Andrew Jackson reportedly told Congress in 1829, “If the American people only understood the rank injustice of our money and banking system, there would be a dramatical change before morning.” A wave of private actions, class actions and government lawsuits aimed at redressing injurious banking practices could spark a dramatical change in banking, returning the strength to improvement “the complete faith and credit of the United States” to the United States, and returning community assets to local ownership and control.
1 Sean Olender, “Mortgage Meltdown,” San Francisco Chronicle (December 9, 2007).
2 See Ellen Brown, “The Subprime Trump Card,” webofdebt.com/articles, June 26, 2008.

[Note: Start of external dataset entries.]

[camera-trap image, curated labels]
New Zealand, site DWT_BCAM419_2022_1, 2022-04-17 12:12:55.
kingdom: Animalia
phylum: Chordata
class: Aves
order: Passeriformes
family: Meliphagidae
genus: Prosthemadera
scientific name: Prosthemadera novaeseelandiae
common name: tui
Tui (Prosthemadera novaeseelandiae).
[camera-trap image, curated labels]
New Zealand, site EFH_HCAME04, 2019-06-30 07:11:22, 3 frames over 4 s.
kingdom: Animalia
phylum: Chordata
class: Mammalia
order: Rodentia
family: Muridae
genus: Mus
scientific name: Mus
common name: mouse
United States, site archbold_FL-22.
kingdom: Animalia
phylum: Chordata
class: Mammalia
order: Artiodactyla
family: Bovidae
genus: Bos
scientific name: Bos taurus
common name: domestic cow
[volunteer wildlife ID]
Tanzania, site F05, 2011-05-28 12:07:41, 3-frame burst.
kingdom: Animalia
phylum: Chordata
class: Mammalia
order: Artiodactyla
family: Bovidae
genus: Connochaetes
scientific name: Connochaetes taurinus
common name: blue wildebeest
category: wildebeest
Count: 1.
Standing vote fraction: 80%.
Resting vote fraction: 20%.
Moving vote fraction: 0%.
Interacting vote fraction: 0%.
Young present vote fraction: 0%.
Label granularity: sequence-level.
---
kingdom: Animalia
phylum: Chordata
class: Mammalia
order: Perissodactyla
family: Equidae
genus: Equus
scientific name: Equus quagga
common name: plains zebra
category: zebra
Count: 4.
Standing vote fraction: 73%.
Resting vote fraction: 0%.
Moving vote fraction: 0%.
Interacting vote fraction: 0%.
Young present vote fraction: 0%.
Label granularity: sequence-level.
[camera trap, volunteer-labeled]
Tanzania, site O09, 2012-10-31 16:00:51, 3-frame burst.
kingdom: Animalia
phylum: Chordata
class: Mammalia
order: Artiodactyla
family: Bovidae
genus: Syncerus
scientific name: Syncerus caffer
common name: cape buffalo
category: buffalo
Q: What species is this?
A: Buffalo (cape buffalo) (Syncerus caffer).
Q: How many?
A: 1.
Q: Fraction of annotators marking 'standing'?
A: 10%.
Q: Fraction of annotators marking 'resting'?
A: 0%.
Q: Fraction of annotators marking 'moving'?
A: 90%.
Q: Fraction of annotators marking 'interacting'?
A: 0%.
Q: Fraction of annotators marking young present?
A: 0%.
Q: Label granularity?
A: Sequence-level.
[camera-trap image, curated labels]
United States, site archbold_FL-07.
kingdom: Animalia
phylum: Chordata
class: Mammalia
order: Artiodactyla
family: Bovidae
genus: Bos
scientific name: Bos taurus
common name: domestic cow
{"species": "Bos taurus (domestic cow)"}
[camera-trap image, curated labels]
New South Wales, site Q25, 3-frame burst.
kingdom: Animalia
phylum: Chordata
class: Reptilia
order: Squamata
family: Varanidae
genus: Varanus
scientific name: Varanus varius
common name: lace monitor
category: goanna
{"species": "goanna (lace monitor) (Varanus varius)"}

3 Greg Morcroft, “Massachusetts Charges Merrill with Fraud,” MarketWatch (February 1, 2008).
4 Henry Gomez, Tom Ott, “Cleveland Sues 21 edges Over Subprime Mess,” The Plain Dealer (Cleveland, January 11, 2008).
6 Marc Dann Resigns as Attorney General,” NBC24 (May 14, 2008).
7 E. Scott Reckard, “California Atty. Gen. Jerry Brown Sues Countrywide,” Los Angeles Times (June 26, 2008).
8 Cathy Moran, “And the Truth (in Lending) Shall Set You Free,” mortgagelawnetwork.com (June 11, 2008).
9 Gina Keating, “Mortgage Ruling Could Shock U.S. Banking Industry,” Reuters (June 30, 2008).
10 Michael Robinson, “City of Debt Shows US Housing Woe,” BBC News (December 30, 2007).
11 “Is the Latest Liquidity Crunch in Remission?”, NakedCapitalism(March 26, 2008).
12 See E. Brown, “Dollar Deception: How edges Secretly Create Money,” webofdebt.com/articles (July 3, 2007).
13 For more on this funding solution and why it would not inflate prices, see E. Brown, “Waking Up on a Minnesota Bridge: How to Solve the Infrastructure Crisis Without Selling Off Our National Assets,” ibid. (August 4, 2007).
14 Chris Cook, “Peak Credit and a Flight to Simplicity,” Asia Times (April 3, 2008).